No lol. These same hardware requirements would apply to the cloud hosted models as well, so if that's how it worked, you're suggesting that Anthropic, OpenAI, Meta, and Google have purchased ~14 H100 GPUs per user that they serve???

That would be literally billions of GPUs, while it is estimated that in 2024, Google's AI division owned only 26,000 H100 GPUs and Meta owned the most H100 GPUs of any company at 350,000 units. These GPUs have very high throughput for inference and can serve many users, because that is exactly what they have been designed to do.
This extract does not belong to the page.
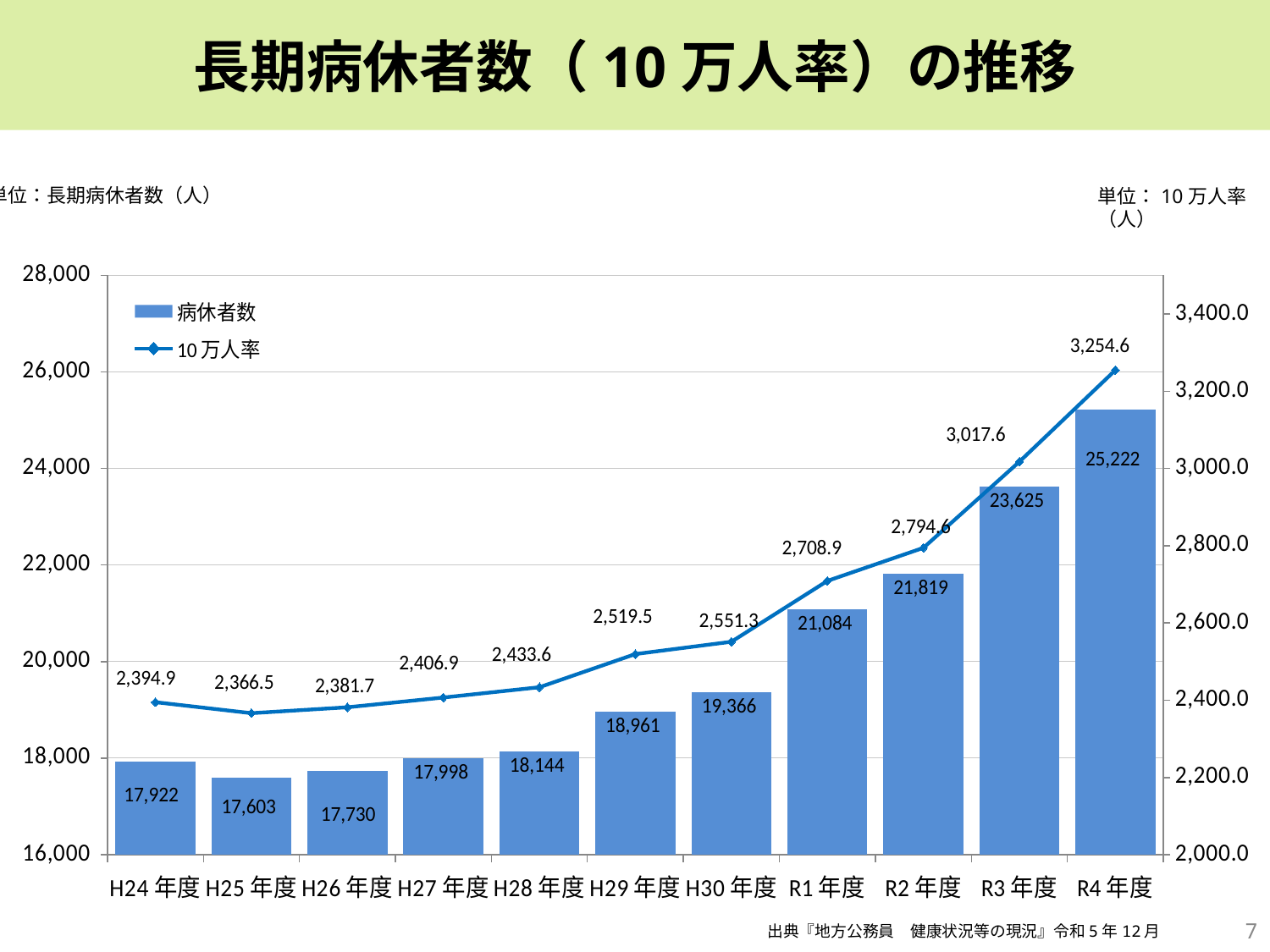
What is the 病休者数 value for H29年度? 18,961 What is the 10万人率 value for H28年度? 2,433.6 Which year has the highest 10万人率? R4年度 What is the difference in 病休者数 between R4年度 and R3年度? 1,597 How many fiscal years are shown on the x axis? 11 How many series does the legend list? 2 What is the 病休者数 value for R4年度? 25,222 What kind of chart is this? Combined bar and line chart Which year has the lowest 病休者数? H25年度 What is the difference in 10万人率 between R1年度 and H30年度? 157.6 Which is larger, the 病休者数 for H26年度 or for H27年度? H27年度 Does the 10万人率 line generally rise or fall from H26年度 to R4年度? Rise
I’m not sure the cloud models use quantization

they absolutely do, yeah

[–] sobchak@programming.dev 0 points 1 day ago (1 children)

14 H100 GPUs per user that they serve

Not per user, but probably decent rough estimate to that per vibecoding dev that is continually running agents 8+ hours/day. Some people's "workflows" involve running multiple parallel agents sometimes or even a significant portion of the time (using the git worktree feature), so I think that's probably a decent rough estimate. I imagine the limit would be serving 10 of these types of "devs." Of course, there's batching and stuff that can be done, but I think it still slows everybody else down near linearly. H100s aren't the only accelerators used for inference; I just chose it as an example. Google has ~5 million H100 equivalent accelerators, Microsoft has 3.5 million, and Amazon has 2.5 million (https://www.networkworld.com/article/4156949/google-owns-the-most-ai-compute-and-it-built-it-its-way.html).

[–] theunknownmuncher@lemmy.world 2 points 1 day ago* (last edited 1 day ago)

Even so, your numbers are still a tiny fraction of GPU units compared to concurrent users, and the limit you "imagine" is just that, imagined.

And you do need to remember that the majority of the compute at these companies is used for model training and not used for inference.